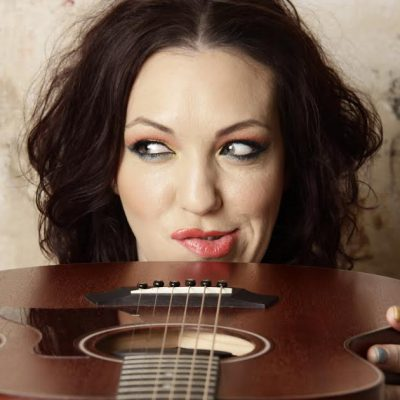Hampstead Summer Festival – Benefit Concert Featuring The Lorenzo De Finti Quartet and Lauren Lucille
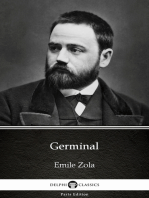 Germinal by Emile Zola (Illustrated)
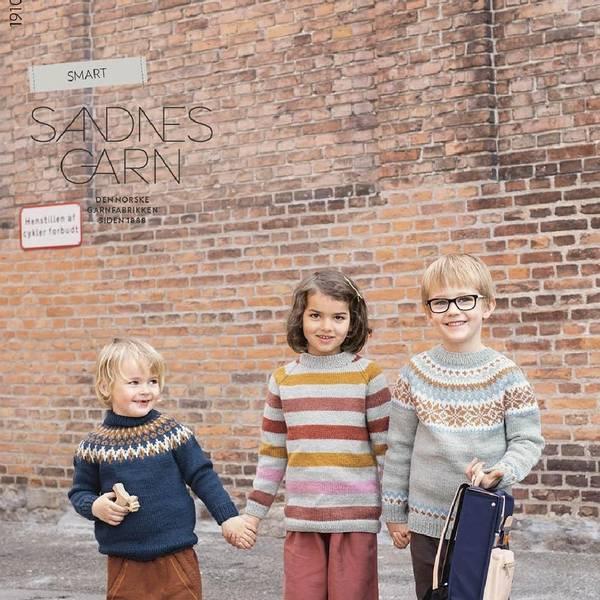 Bilde av 1910 - Smart Til Barn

- **What is needed**
Set the material down exactly, images excluded.

- **Exercise result**
Hampstead Summer Festival – Benefit Concert Featuring The Lorenzo De Finti Quartet and Lauren Lucille
 Germinal by Emile Zola (Illustrated)
 Bilde av 1910 - Smart Til Barn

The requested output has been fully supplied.